◆ **Given exercise**:
Gather every line in the rows below that contains the word "farthest", matching case exactly.

Recorded data:
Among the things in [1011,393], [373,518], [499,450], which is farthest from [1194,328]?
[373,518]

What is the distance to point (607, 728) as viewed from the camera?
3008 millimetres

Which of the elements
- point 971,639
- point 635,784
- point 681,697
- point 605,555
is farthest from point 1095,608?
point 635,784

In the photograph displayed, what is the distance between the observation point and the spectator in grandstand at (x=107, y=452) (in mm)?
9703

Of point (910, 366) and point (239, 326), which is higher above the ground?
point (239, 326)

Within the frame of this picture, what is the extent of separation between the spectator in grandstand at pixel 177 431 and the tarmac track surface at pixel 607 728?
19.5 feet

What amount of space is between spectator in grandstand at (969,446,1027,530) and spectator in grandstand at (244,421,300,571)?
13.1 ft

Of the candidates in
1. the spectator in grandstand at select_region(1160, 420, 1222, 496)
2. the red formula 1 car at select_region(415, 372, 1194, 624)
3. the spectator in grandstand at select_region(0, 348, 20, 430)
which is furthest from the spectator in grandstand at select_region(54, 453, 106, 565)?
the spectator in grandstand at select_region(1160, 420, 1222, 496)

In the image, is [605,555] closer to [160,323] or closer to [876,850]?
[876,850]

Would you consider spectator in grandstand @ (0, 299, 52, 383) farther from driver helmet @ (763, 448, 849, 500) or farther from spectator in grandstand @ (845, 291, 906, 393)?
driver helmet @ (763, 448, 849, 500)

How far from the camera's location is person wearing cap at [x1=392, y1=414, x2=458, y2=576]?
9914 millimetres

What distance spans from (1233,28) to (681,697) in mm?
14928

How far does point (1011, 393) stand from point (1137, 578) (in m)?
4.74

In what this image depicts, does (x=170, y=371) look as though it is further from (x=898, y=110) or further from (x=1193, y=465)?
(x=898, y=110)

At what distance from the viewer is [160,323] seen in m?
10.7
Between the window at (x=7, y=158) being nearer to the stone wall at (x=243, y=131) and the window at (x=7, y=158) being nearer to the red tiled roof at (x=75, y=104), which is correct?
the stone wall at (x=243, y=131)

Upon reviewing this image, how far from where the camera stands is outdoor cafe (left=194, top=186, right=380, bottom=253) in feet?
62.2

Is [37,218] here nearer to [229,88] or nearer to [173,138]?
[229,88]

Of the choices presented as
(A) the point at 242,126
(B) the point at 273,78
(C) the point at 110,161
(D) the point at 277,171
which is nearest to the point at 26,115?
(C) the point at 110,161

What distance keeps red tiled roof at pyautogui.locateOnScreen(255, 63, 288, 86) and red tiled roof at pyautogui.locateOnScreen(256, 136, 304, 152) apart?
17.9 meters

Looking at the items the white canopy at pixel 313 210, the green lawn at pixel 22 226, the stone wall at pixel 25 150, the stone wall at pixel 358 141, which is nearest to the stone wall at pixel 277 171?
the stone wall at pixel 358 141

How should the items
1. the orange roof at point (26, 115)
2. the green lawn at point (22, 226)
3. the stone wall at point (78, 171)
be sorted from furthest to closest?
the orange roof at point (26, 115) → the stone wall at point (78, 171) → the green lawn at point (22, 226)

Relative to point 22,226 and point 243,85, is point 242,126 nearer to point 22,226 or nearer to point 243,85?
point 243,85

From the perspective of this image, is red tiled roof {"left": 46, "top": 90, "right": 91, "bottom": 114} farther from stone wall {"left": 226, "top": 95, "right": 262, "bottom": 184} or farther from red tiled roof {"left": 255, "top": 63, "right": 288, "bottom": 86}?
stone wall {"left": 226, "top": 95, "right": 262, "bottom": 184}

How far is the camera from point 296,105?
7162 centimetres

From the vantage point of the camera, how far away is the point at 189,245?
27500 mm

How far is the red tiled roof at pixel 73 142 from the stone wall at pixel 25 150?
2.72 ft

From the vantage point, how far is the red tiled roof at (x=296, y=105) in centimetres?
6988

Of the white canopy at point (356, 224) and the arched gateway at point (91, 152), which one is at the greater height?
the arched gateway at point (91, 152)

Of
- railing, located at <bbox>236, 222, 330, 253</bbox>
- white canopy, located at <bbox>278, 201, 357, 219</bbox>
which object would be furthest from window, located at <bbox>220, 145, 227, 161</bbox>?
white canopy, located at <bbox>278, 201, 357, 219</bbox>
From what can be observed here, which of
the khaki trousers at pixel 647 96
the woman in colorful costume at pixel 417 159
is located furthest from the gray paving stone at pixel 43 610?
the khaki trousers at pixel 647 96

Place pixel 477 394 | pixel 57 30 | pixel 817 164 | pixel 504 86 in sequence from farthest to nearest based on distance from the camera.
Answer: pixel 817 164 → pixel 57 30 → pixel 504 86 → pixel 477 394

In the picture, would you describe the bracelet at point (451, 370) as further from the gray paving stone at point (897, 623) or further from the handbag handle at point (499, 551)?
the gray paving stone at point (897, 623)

◆ **Result of this exercise**:
Among the things in [1011,393], [373,518], [499,450], which is farthest from [1194,328]?
is farthest from point 1095,608?
Place pixel 477 394 | pixel 57 30 | pixel 817 164 | pixel 504 86 in sequence from farthest to nearest based on distance from the camera.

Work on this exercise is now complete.